24/04/2026
𝗟𝗮𝗴𝗼 𝗱𝗶 𝗦𝗼𝗿𝗮𝗽𝗶𝘀, 𝗶𝗹 𝗴𝗶𝗼𝗶𝗲𝗹𝗹𝗼 𝘁𝘂𝗿𝗰𝗵𝗲𝘀𝗲 𝗰𝗵𝗲 𝗹𝗲 𝗗𝗼𝗹𝗼𝗺𝗶𝘁𝗶 𝗻𝗮𝘀𝗰𝗼𝗻𝗱𝗼𝗻𝗼 𝗮 𝗽𝗼𝗰𝗵𝗶 𝗽𝗮𝘀𝘀𝗶 𝗱𝗮 𝗖𝗼𝗿𝘁𝗶𝗻𝗮 𝗱'𝗔𝗺𝗽𝗲𝘇𝘇𝗼
Il Passo Tre Croci a 1805 metri di quota, a circa nove chilometri da Cortina d'Ampezzo in direzione Misurina, è il punto da cui il Lago di Sorapis comincia a farsi desiderare. Qui si lascia l'auto nell'ampio parcheggio gratuito e si imbocca il sentiero CAI 215, il percorso più frequentato e accessibile tra quelli che conducono al lago, che sviluppa circa 11 chilometri andata e ritorno con poco più di 300 metri di dislivello in circa quattro ore di cammino. La prima parte del tracciato scende dolcemente nella foresta, poi si assesta su un andamento vario alla base delle Cime di Malquoira, con scorci progressivi sui gruppi montuosi del Cadini di Misurina, del Cristallo e, nelle giornate più limpide, sulle sagome inconfondibili delle Tre Cime di Lavaredo.

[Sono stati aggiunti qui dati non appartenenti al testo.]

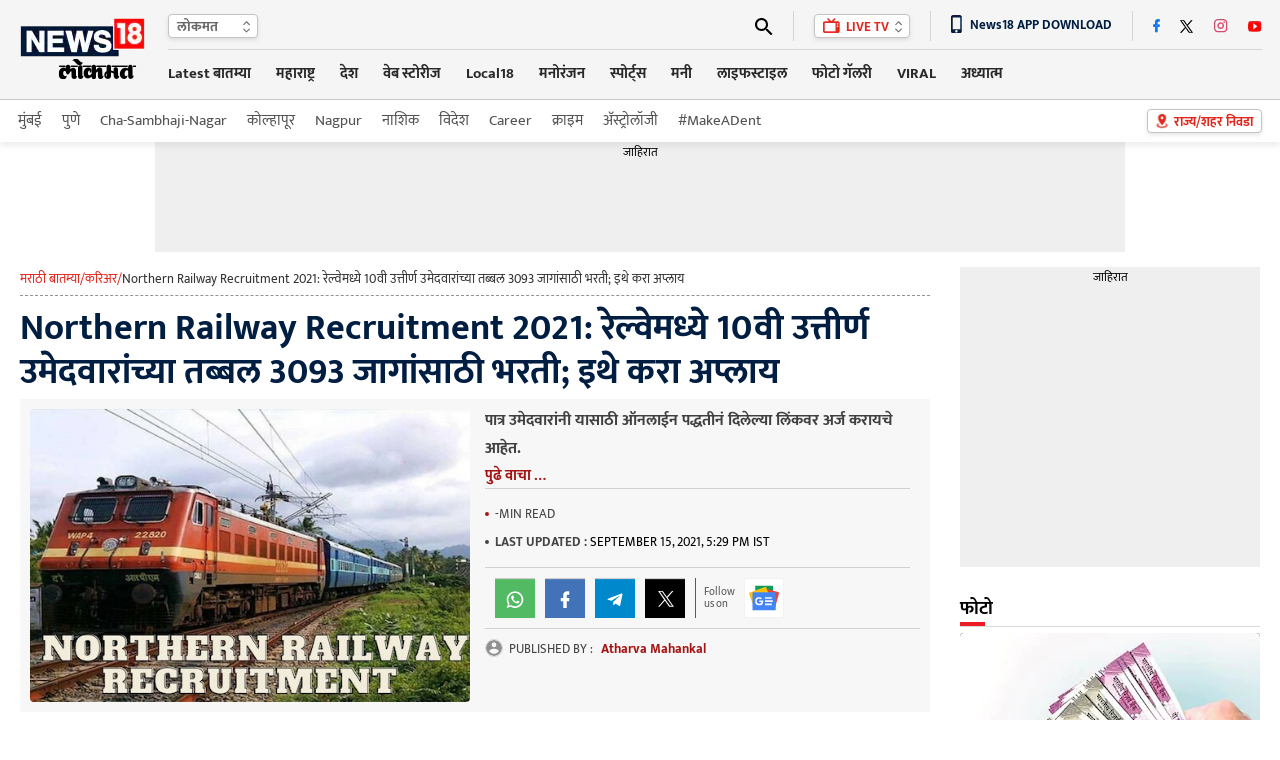

--- FILE ---
content_type: text/html; charset=utf-8
request_url: https://www.google.com/recaptcha/api2/aframe
body_size: 184
content:
<!DOCTYPE HTML><html><head><meta http-equiv="content-type" content="text/html; charset=UTF-8"></head><body><script nonce="sXl54fk3lmB7cYIXgxjUfg">/** Anti-fraud and anti-abuse applications only. See google.com/recaptcha */ try{var clients={'sodar':'https://pagead2.googlesyndication.com/pagead/sodar?'};window.addEventListener("message",function(a){try{if(a.source===window.parent){var b=JSON.parse(a.data);var c=clients[b['id']];if(c){var d=document.createElement('img');d.src=c+b['params']+'&rc='+(localStorage.getItem("rc::a")?sessionStorage.getItem("rc::b"):"");window.document.body.appendChild(d);sessionStorage.setItem("rc::e",parseInt(sessionStorage.getItem("rc::e")||0)+1);localStorage.setItem("rc::h",'1769266134844');}}}catch(b){}});window.parent.postMessage("_grecaptcha_ready", "*");}catch(b){}</script></body></html>

--- FILE ---
content_type: application/javascript; charset=utf-8
request_url: https://fundingchoicesmessages.google.com/f/AGSKWxU1khEKtE4pSe8Qujm7dO0wtNNQO_chQ7puPPmeInQ7CXi6IkY0frIXIgxYvek-TiCjikmUuOuU1CtJPtdlGiBTtoSEJMLreR-NCCodhrhNssbhH8_kjqm2qYuLX4ieABF4mH3KsZeBK_rDEkQiIzFIbe0QSj19EFvytPwclQVBmGWHTDTF3UackHy6/_/abvAds_/ads-admin.-ads-180x/ad-300x250./adwizard.
body_size: -1288
content:
window['ab7fe756-6e2d-4553-9c94-481482397f4d'] = true;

A circa metà percorso il sentiero rivela il suo carattere più impegnativo: una scaletta metallica consente di guadagnare quota superando un salto roccioso, e un secondo tratto attrezzato con corde in acciaio fisse attraversa la parete della Cima del Làudo Est in modo esposto ma sicuro, dove chi soffre di vertigini deve prestare attenzione. Superati questi passaggi il bosco si fa più rado, compaiono i larici e le estensioni di pino mugo, e la conca del Sorapis si avvicina fino a mostrare il Rifugio Alfonso Vandelli a 1928 metri, punto di sosta ideale per chi vuole rifocillarsi prima di percorrere i pochi passi che separano il rifugio dal lago. Il colore dell'acqua appare all'improvviso, senza preavviso, e lascia letteralmente a bocca aperta: un turchese opalescente, quasi lattiginoso, che non assomiglia a nessun altro lago alpino.

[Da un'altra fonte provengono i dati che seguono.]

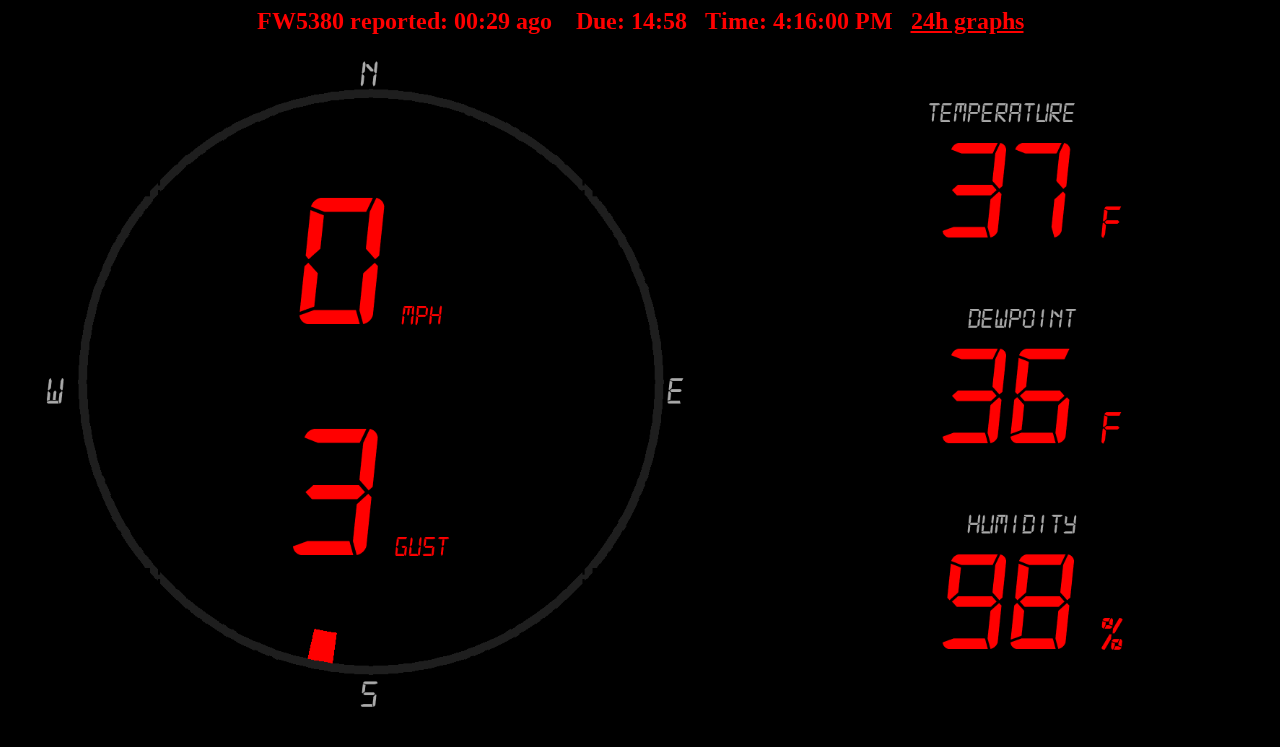

--- FILE ---
content_type: text/html; charset=UTF-8
request_url: http://www.findu.com/cgi-bin/panel.cgi?call=FW5380
body_size: 3078
content:
<!DOCTYPE HTML PUBLIC "-//W3C//DTD HTML 4.0 Transitional//EN"
	"http://www.w3.org/TR/REC-html40/loose.dtd"><HTML>
<HEAD>
   <meta http-equiv="expires" content="-1">
   <meta http-equiv="pragma" content="no-cache">
   <meta name="DC.title" content="FW5380">
<TITLE>FW5380</TITLE>
<META HTTP-EQUIV="Refresh" CONTENT="300">
</HEAD>
<BODY alink="#FF0000" bgcolor="#000000" link="#FF0000" vlink="#FF0000">
<center>
<h2><font color="FF0000">FW5380 reported:&nbsp<label id="minutes">00</label>:<label id="seconds">00</label>&nbspago &nbsp&nbsp Due:&nbsp<label id="minutes1">00</label>:<label id="seconds1">00</label> &nbsp Time:&nbsp<label id="clock"></label> &nbsp <a href="wxpage.cgi?call=FW5380&last=24&units=">24h graphs</a></font></h2>
    <script type="text/javascript">
        var minutesLabel = document.getElementById("minutes");
        var secondsLabel = document.getElementById("seconds");
        var clockLabel = document.getElementById("clock");
        var totalSeconds = 27;
        setInterval(setTime, 1000);

        function setTime()
        {
            ++totalSeconds;
            secondsLabel.innerHTML = pad(totalSeconds%60);
            minutesLabel.innerHTML = pad(parseInt(totalSeconds/60));
var now = new Date()
var hours = now.getHours()
var minutes = now.getMinutes()
var seconds = now.getSeconds()
var timeValue = "" + ((hours > 12) ? hours - 12 : hours)
timeValue  += ((minutes < 10) ? ":0" : ":") + minutes
timeValue  += ((seconds < 10) ? ":0" : ":") + seconds
timeValue  += (hours >= 12) ? " PM" : " AM"
clockLabel.innerHTML = timeValue 
        }

        function pad(val)
        {
            var valString = val + "";
            if(valString.length < 2)
            {
                return "0" + valString;
            }
            else
            {
                return valString;
            }
        }
    </script>
    <script type="text/javascript">
        var minutesLabel1 = document.getElementById("minutes1");
        var secondsLabel1 = document.getElementById("seconds1");
        var totalSeconds1 = 900;
        setInterval(setTime1, 1000);

        function setTime1()
        {
            --totalSeconds1;
			   if(totalSeconds1>=0) {

            secondsLabel1.innerHTML = pad1(totalSeconds1%60);
            minutesLabel1.innerHTML = pad1(parseInt(totalSeconds1/60));
            }
        }

        function pad1(val)
        {
            var valString = val + "";
            if(valString.length < 2)
            {
                return "0" + valString;
            }
            else
            {
                return valString;
            }
        }
    </script>
<table cellpadding=0 width="100%">
<tr>
<td>
<img src="twp67.cgi?call=FW5380&led=1&fcolor=&bgcolor=&rcolor=&acolor=" width="90%">
</td>
</tr>
</table>
<font color="FF0000"><br>Don't like the LED font? <a href="panel.cgi?call=FW5380&led=0">Try this</a></font>
<font color="FF0000"><br><a href="http://www.findu.com/panel.html">See all the options for panel.cgi here (more added all the time)</a></font>
</center>
</BODY>
</HTML>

Quella tonalità impossibile si spiega con la finissima farina di roccia prodotta dall'erosione glaciale che, sciolta nell'acqua durante il tragitto sotterraneo, si deposita sul fondale riflettendo la luce in modo del tutto unico. Il Lago di Sorapis si trova a 1923 metri di quota nella conca del Gruppo del Sorapis, all'interno del Parco Naturale delle Dolomiti d'Ampezzo, e la Punta Sorapis che domina il massiccio raggiunge i 3205 metri. Sul lago si specchia il Dito di Dio, spuntone roccioso dalla forma eloquente che domina l'anfiteatro verticale che circonda l'acqua, mentre dalla sponda si può camminare tutto intorno al perimetro del lago godendo di angolazioni sempre diverse. Il periodo migliore per l'escursione va da giugno a settembre, quando il lago è libero dai ghiacci e l'acqua rivela il suo colore in tutto il suo splendore.